During sleeve gastrectomy surgery the stomach is reshaped into a long tube or sleeve-like pouch that resembles a banana. The new pouch holds considerably less food, limiting your caloric intake and enabling you to feel satisfied after eating smaller meals. Since you are taking in fewer calories, you will experience steady weight loss after surgery. Another primary advantage of the sleeve is that it reduces production of the hormone that causes hunger. After a small meal, you will not feel hungry for hours; this makes it easier to follow your diet successfully.
Lap Band Surgery
In this procedure, a band is placed around the upper portion of the stomach. This creates a small stomach pouch above the band and the rest of the stomach below the band. With a smaller stomach pouch, a smaller amount of food will give you a feeling of fullness. The full feeling depends on the size of the opening between the pouch and the rest of the stomach. The size of the stomach opening can be adjusted by filling the band with sterile saline, placed through a port under the skin. The size of the opening is gradually reduced over time with additional adjustments. After this procedure, food is digested and absorbed normally.
This procedure is considered the gold standard of weight-loss surgery. It is the most commonly performed bariatric procedure in the world. In this surgery, a small stomach pouch is created by dividing the top of the stomach from the rest of the stomach. Then, the first part of the small intestine is divided and the bottom end of the divided small intestine is connected to the newly-created small stomach pouch. Finally, the top portion of the divided small intestine is connected to the small intestine further down so that stomach acids and digestive enzymes from the bypassed stomach and first portion of the small intestine eventually mix with food.
The newly-created stomach pouch is much smaller, which means that it is possible to eat smaller meals and consume fewer calories. Because the smaller stomach absorbs less food and there is also a segment of small intestine that no longer has food going through it, fewer calories and nutrients may be absorbed. The rerouting of the food system produces changes in the hormones that make you feel fuller and less hungry. Many people who undergo this procedure who have obesity-induced Type 2 diabetes find that the condition is reversed after surgery.
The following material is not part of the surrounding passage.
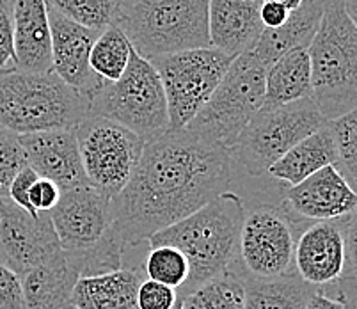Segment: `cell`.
Here are the masks:
<instances>
[{"instance_id":"1","label":"cell","mask_w":357,"mask_h":309,"mask_svg":"<svg viewBox=\"0 0 357 309\" xmlns=\"http://www.w3.org/2000/svg\"><path fill=\"white\" fill-rule=\"evenodd\" d=\"M231 160L228 149L185 128L146 142L130 181L110 201L112 224L125 249L148 242L226 192Z\"/></svg>"},{"instance_id":"2","label":"cell","mask_w":357,"mask_h":309,"mask_svg":"<svg viewBox=\"0 0 357 309\" xmlns=\"http://www.w3.org/2000/svg\"><path fill=\"white\" fill-rule=\"evenodd\" d=\"M245 211L242 197L226 190L148 240L151 247H174L189 262V278L178 289V295L183 297L197 286L233 269L238 262L240 231Z\"/></svg>"},{"instance_id":"3","label":"cell","mask_w":357,"mask_h":309,"mask_svg":"<svg viewBox=\"0 0 357 309\" xmlns=\"http://www.w3.org/2000/svg\"><path fill=\"white\" fill-rule=\"evenodd\" d=\"M89 116V100L50 73L0 70V126L16 135L73 128Z\"/></svg>"},{"instance_id":"4","label":"cell","mask_w":357,"mask_h":309,"mask_svg":"<svg viewBox=\"0 0 357 309\" xmlns=\"http://www.w3.org/2000/svg\"><path fill=\"white\" fill-rule=\"evenodd\" d=\"M307 54L313 100L324 118L334 121L357 109V29L345 0H327Z\"/></svg>"},{"instance_id":"5","label":"cell","mask_w":357,"mask_h":309,"mask_svg":"<svg viewBox=\"0 0 357 309\" xmlns=\"http://www.w3.org/2000/svg\"><path fill=\"white\" fill-rule=\"evenodd\" d=\"M144 59L210 48L208 0H139L116 22Z\"/></svg>"},{"instance_id":"6","label":"cell","mask_w":357,"mask_h":309,"mask_svg":"<svg viewBox=\"0 0 357 309\" xmlns=\"http://www.w3.org/2000/svg\"><path fill=\"white\" fill-rule=\"evenodd\" d=\"M265 75L267 66L252 50L235 57L208 102L185 130L231 151L240 133L263 109Z\"/></svg>"},{"instance_id":"7","label":"cell","mask_w":357,"mask_h":309,"mask_svg":"<svg viewBox=\"0 0 357 309\" xmlns=\"http://www.w3.org/2000/svg\"><path fill=\"white\" fill-rule=\"evenodd\" d=\"M89 116L125 126L144 142L169 132V112L160 75L148 59L132 50L125 73L103 82L89 100Z\"/></svg>"},{"instance_id":"8","label":"cell","mask_w":357,"mask_h":309,"mask_svg":"<svg viewBox=\"0 0 357 309\" xmlns=\"http://www.w3.org/2000/svg\"><path fill=\"white\" fill-rule=\"evenodd\" d=\"M327 125L313 98L281 107H263L251 119L229 155L251 176H261L294 146Z\"/></svg>"},{"instance_id":"9","label":"cell","mask_w":357,"mask_h":309,"mask_svg":"<svg viewBox=\"0 0 357 309\" xmlns=\"http://www.w3.org/2000/svg\"><path fill=\"white\" fill-rule=\"evenodd\" d=\"M164 86L169 132L183 130L197 116L228 71L233 57L215 48L178 52L149 59Z\"/></svg>"},{"instance_id":"10","label":"cell","mask_w":357,"mask_h":309,"mask_svg":"<svg viewBox=\"0 0 357 309\" xmlns=\"http://www.w3.org/2000/svg\"><path fill=\"white\" fill-rule=\"evenodd\" d=\"M73 130L87 181L114 199L134 174L146 142L125 126L100 116H87Z\"/></svg>"},{"instance_id":"11","label":"cell","mask_w":357,"mask_h":309,"mask_svg":"<svg viewBox=\"0 0 357 309\" xmlns=\"http://www.w3.org/2000/svg\"><path fill=\"white\" fill-rule=\"evenodd\" d=\"M307 226L283 204H261L245 211L238 243L243 274L258 279L294 274L297 233L301 235Z\"/></svg>"},{"instance_id":"12","label":"cell","mask_w":357,"mask_h":309,"mask_svg":"<svg viewBox=\"0 0 357 309\" xmlns=\"http://www.w3.org/2000/svg\"><path fill=\"white\" fill-rule=\"evenodd\" d=\"M110 201L91 185L61 194L59 203L50 211V219L63 250L84 255L110 240H119L112 224Z\"/></svg>"},{"instance_id":"13","label":"cell","mask_w":357,"mask_h":309,"mask_svg":"<svg viewBox=\"0 0 357 309\" xmlns=\"http://www.w3.org/2000/svg\"><path fill=\"white\" fill-rule=\"evenodd\" d=\"M59 239L50 213L31 216L13 201L2 199L0 219V263L24 278L34 266L61 253Z\"/></svg>"},{"instance_id":"14","label":"cell","mask_w":357,"mask_h":309,"mask_svg":"<svg viewBox=\"0 0 357 309\" xmlns=\"http://www.w3.org/2000/svg\"><path fill=\"white\" fill-rule=\"evenodd\" d=\"M284 208L307 224L345 219L357 208V192L336 169L327 165L301 183L288 187Z\"/></svg>"},{"instance_id":"15","label":"cell","mask_w":357,"mask_h":309,"mask_svg":"<svg viewBox=\"0 0 357 309\" xmlns=\"http://www.w3.org/2000/svg\"><path fill=\"white\" fill-rule=\"evenodd\" d=\"M52 31V71L66 86L91 100L103 80L91 70L89 57L100 32L68 20L48 8Z\"/></svg>"},{"instance_id":"16","label":"cell","mask_w":357,"mask_h":309,"mask_svg":"<svg viewBox=\"0 0 357 309\" xmlns=\"http://www.w3.org/2000/svg\"><path fill=\"white\" fill-rule=\"evenodd\" d=\"M345 219L313 223L297 236L294 266L307 285L324 288L345 276Z\"/></svg>"},{"instance_id":"17","label":"cell","mask_w":357,"mask_h":309,"mask_svg":"<svg viewBox=\"0 0 357 309\" xmlns=\"http://www.w3.org/2000/svg\"><path fill=\"white\" fill-rule=\"evenodd\" d=\"M18 137L27 165L38 172V176L54 181L63 192L89 185L73 128L27 133Z\"/></svg>"},{"instance_id":"18","label":"cell","mask_w":357,"mask_h":309,"mask_svg":"<svg viewBox=\"0 0 357 309\" xmlns=\"http://www.w3.org/2000/svg\"><path fill=\"white\" fill-rule=\"evenodd\" d=\"M255 0H208L210 45L215 50L238 57L252 50L265 31Z\"/></svg>"},{"instance_id":"19","label":"cell","mask_w":357,"mask_h":309,"mask_svg":"<svg viewBox=\"0 0 357 309\" xmlns=\"http://www.w3.org/2000/svg\"><path fill=\"white\" fill-rule=\"evenodd\" d=\"M15 68L27 73L52 71V31L45 0H15L11 9Z\"/></svg>"},{"instance_id":"20","label":"cell","mask_w":357,"mask_h":309,"mask_svg":"<svg viewBox=\"0 0 357 309\" xmlns=\"http://www.w3.org/2000/svg\"><path fill=\"white\" fill-rule=\"evenodd\" d=\"M80 278L77 258L61 250L22 278L25 309H55L68 304Z\"/></svg>"},{"instance_id":"21","label":"cell","mask_w":357,"mask_h":309,"mask_svg":"<svg viewBox=\"0 0 357 309\" xmlns=\"http://www.w3.org/2000/svg\"><path fill=\"white\" fill-rule=\"evenodd\" d=\"M326 6L327 0H304L295 11L290 13L283 27L275 31L265 29L261 32L252 54L268 68L288 52L297 48L307 50L320 27Z\"/></svg>"},{"instance_id":"22","label":"cell","mask_w":357,"mask_h":309,"mask_svg":"<svg viewBox=\"0 0 357 309\" xmlns=\"http://www.w3.org/2000/svg\"><path fill=\"white\" fill-rule=\"evenodd\" d=\"M137 269H121L103 276L80 278L71 294L77 309H139Z\"/></svg>"},{"instance_id":"23","label":"cell","mask_w":357,"mask_h":309,"mask_svg":"<svg viewBox=\"0 0 357 309\" xmlns=\"http://www.w3.org/2000/svg\"><path fill=\"white\" fill-rule=\"evenodd\" d=\"M334 164H336V144L327 121V125L311 133L310 137L303 139L274 165H271L267 172L268 176L283 181L288 187H294L320 169Z\"/></svg>"},{"instance_id":"24","label":"cell","mask_w":357,"mask_h":309,"mask_svg":"<svg viewBox=\"0 0 357 309\" xmlns=\"http://www.w3.org/2000/svg\"><path fill=\"white\" fill-rule=\"evenodd\" d=\"M304 98H313L311 63L306 48H297L267 68L263 107L288 105Z\"/></svg>"},{"instance_id":"25","label":"cell","mask_w":357,"mask_h":309,"mask_svg":"<svg viewBox=\"0 0 357 309\" xmlns=\"http://www.w3.org/2000/svg\"><path fill=\"white\" fill-rule=\"evenodd\" d=\"M243 309H304L314 286L298 278L297 272L275 279H258L243 274Z\"/></svg>"},{"instance_id":"26","label":"cell","mask_w":357,"mask_h":309,"mask_svg":"<svg viewBox=\"0 0 357 309\" xmlns=\"http://www.w3.org/2000/svg\"><path fill=\"white\" fill-rule=\"evenodd\" d=\"M181 299L183 309H243L245 294L242 274L235 269H229L228 272L197 286Z\"/></svg>"},{"instance_id":"27","label":"cell","mask_w":357,"mask_h":309,"mask_svg":"<svg viewBox=\"0 0 357 309\" xmlns=\"http://www.w3.org/2000/svg\"><path fill=\"white\" fill-rule=\"evenodd\" d=\"M132 45L126 40L118 25H110L100 32L98 40L91 50V70L98 75L103 82H116L125 73L132 55Z\"/></svg>"},{"instance_id":"28","label":"cell","mask_w":357,"mask_h":309,"mask_svg":"<svg viewBox=\"0 0 357 309\" xmlns=\"http://www.w3.org/2000/svg\"><path fill=\"white\" fill-rule=\"evenodd\" d=\"M47 6L68 20L91 31H105L116 25L121 8L116 0H45Z\"/></svg>"},{"instance_id":"29","label":"cell","mask_w":357,"mask_h":309,"mask_svg":"<svg viewBox=\"0 0 357 309\" xmlns=\"http://www.w3.org/2000/svg\"><path fill=\"white\" fill-rule=\"evenodd\" d=\"M336 144V169L357 192V109L329 121Z\"/></svg>"},{"instance_id":"30","label":"cell","mask_w":357,"mask_h":309,"mask_svg":"<svg viewBox=\"0 0 357 309\" xmlns=\"http://www.w3.org/2000/svg\"><path fill=\"white\" fill-rule=\"evenodd\" d=\"M144 270L151 281L162 282L178 292L189 278V262L174 247L157 246L149 250Z\"/></svg>"},{"instance_id":"31","label":"cell","mask_w":357,"mask_h":309,"mask_svg":"<svg viewBox=\"0 0 357 309\" xmlns=\"http://www.w3.org/2000/svg\"><path fill=\"white\" fill-rule=\"evenodd\" d=\"M24 167H27V158L20 137L0 126V197L8 199L9 185Z\"/></svg>"},{"instance_id":"32","label":"cell","mask_w":357,"mask_h":309,"mask_svg":"<svg viewBox=\"0 0 357 309\" xmlns=\"http://www.w3.org/2000/svg\"><path fill=\"white\" fill-rule=\"evenodd\" d=\"M178 301V292L157 281H142L137 289L139 309H171Z\"/></svg>"},{"instance_id":"33","label":"cell","mask_w":357,"mask_h":309,"mask_svg":"<svg viewBox=\"0 0 357 309\" xmlns=\"http://www.w3.org/2000/svg\"><path fill=\"white\" fill-rule=\"evenodd\" d=\"M0 309H25L22 278L0 263Z\"/></svg>"},{"instance_id":"34","label":"cell","mask_w":357,"mask_h":309,"mask_svg":"<svg viewBox=\"0 0 357 309\" xmlns=\"http://www.w3.org/2000/svg\"><path fill=\"white\" fill-rule=\"evenodd\" d=\"M61 194H63V190L54 181L40 176L34 181L31 190H29V203H31L32 210L36 213H41V211L50 213L57 206V203H59Z\"/></svg>"},{"instance_id":"35","label":"cell","mask_w":357,"mask_h":309,"mask_svg":"<svg viewBox=\"0 0 357 309\" xmlns=\"http://www.w3.org/2000/svg\"><path fill=\"white\" fill-rule=\"evenodd\" d=\"M38 178H40L38 176V172L27 165V167L22 169V171L15 176V180L11 181L8 194L9 201H13L16 206H20L22 210H25L27 213H31V216L34 217L38 216V213L32 210L31 203H29V190H31V187L34 185V181L38 180Z\"/></svg>"},{"instance_id":"36","label":"cell","mask_w":357,"mask_h":309,"mask_svg":"<svg viewBox=\"0 0 357 309\" xmlns=\"http://www.w3.org/2000/svg\"><path fill=\"white\" fill-rule=\"evenodd\" d=\"M15 43H13V18L11 9L0 2V70L15 66Z\"/></svg>"},{"instance_id":"37","label":"cell","mask_w":357,"mask_h":309,"mask_svg":"<svg viewBox=\"0 0 357 309\" xmlns=\"http://www.w3.org/2000/svg\"><path fill=\"white\" fill-rule=\"evenodd\" d=\"M347 265L343 278H357V208L345 219Z\"/></svg>"},{"instance_id":"38","label":"cell","mask_w":357,"mask_h":309,"mask_svg":"<svg viewBox=\"0 0 357 309\" xmlns=\"http://www.w3.org/2000/svg\"><path fill=\"white\" fill-rule=\"evenodd\" d=\"M324 292L342 301L345 309H357V278H342L329 286H324Z\"/></svg>"},{"instance_id":"39","label":"cell","mask_w":357,"mask_h":309,"mask_svg":"<svg viewBox=\"0 0 357 309\" xmlns=\"http://www.w3.org/2000/svg\"><path fill=\"white\" fill-rule=\"evenodd\" d=\"M290 11L287 8L275 2V0H265L261 6H259V18H261V24L265 29H281L287 24Z\"/></svg>"},{"instance_id":"40","label":"cell","mask_w":357,"mask_h":309,"mask_svg":"<svg viewBox=\"0 0 357 309\" xmlns=\"http://www.w3.org/2000/svg\"><path fill=\"white\" fill-rule=\"evenodd\" d=\"M304 309H345V306L342 304V301L324 292L322 288H317Z\"/></svg>"},{"instance_id":"41","label":"cell","mask_w":357,"mask_h":309,"mask_svg":"<svg viewBox=\"0 0 357 309\" xmlns=\"http://www.w3.org/2000/svg\"><path fill=\"white\" fill-rule=\"evenodd\" d=\"M345 11L352 20L354 27L357 29V0H345Z\"/></svg>"},{"instance_id":"42","label":"cell","mask_w":357,"mask_h":309,"mask_svg":"<svg viewBox=\"0 0 357 309\" xmlns=\"http://www.w3.org/2000/svg\"><path fill=\"white\" fill-rule=\"evenodd\" d=\"M275 2H279V4L283 6V8H287L288 11H295V9L298 8V6L303 4L304 0H275Z\"/></svg>"},{"instance_id":"43","label":"cell","mask_w":357,"mask_h":309,"mask_svg":"<svg viewBox=\"0 0 357 309\" xmlns=\"http://www.w3.org/2000/svg\"><path fill=\"white\" fill-rule=\"evenodd\" d=\"M116 2H118L119 8L126 9V8H130V6H134L135 2H139V0H116Z\"/></svg>"},{"instance_id":"44","label":"cell","mask_w":357,"mask_h":309,"mask_svg":"<svg viewBox=\"0 0 357 309\" xmlns=\"http://www.w3.org/2000/svg\"><path fill=\"white\" fill-rule=\"evenodd\" d=\"M171 309H183V299L180 297V295H178V301H176V304L173 306V308Z\"/></svg>"},{"instance_id":"45","label":"cell","mask_w":357,"mask_h":309,"mask_svg":"<svg viewBox=\"0 0 357 309\" xmlns=\"http://www.w3.org/2000/svg\"><path fill=\"white\" fill-rule=\"evenodd\" d=\"M0 2H2L8 9H13V4H15V0H0Z\"/></svg>"},{"instance_id":"46","label":"cell","mask_w":357,"mask_h":309,"mask_svg":"<svg viewBox=\"0 0 357 309\" xmlns=\"http://www.w3.org/2000/svg\"><path fill=\"white\" fill-rule=\"evenodd\" d=\"M55 309H77V308H75L71 302H68V304H63V306H59V308H55Z\"/></svg>"},{"instance_id":"47","label":"cell","mask_w":357,"mask_h":309,"mask_svg":"<svg viewBox=\"0 0 357 309\" xmlns=\"http://www.w3.org/2000/svg\"><path fill=\"white\" fill-rule=\"evenodd\" d=\"M2 199H4V197H0V219H2Z\"/></svg>"},{"instance_id":"48","label":"cell","mask_w":357,"mask_h":309,"mask_svg":"<svg viewBox=\"0 0 357 309\" xmlns=\"http://www.w3.org/2000/svg\"><path fill=\"white\" fill-rule=\"evenodd\" d=\"M255 2H258V4H263V2H265V0H255Z\"/></svg>"}]
</instances>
Gastric bypass accomplishes two things: first, it reshapes the stomach into a much smaller pouch, so it can hold less food. Then, it adjusts your digestive tract so the food you eat bypasses a portion of the small intestine (where calories and nutrients are normally absorbed). You will feel fuller after eating smaller meals, and your body will absorb fewer calories and nutrients. The result is rapid, steady weight loss.
Gastric bypass can improve or resolve obesity-related health conditions such as type 2 diabetes, high blood pressure and sleep apnea. Many of our patients enjoy improved health and freedom from pills and medications.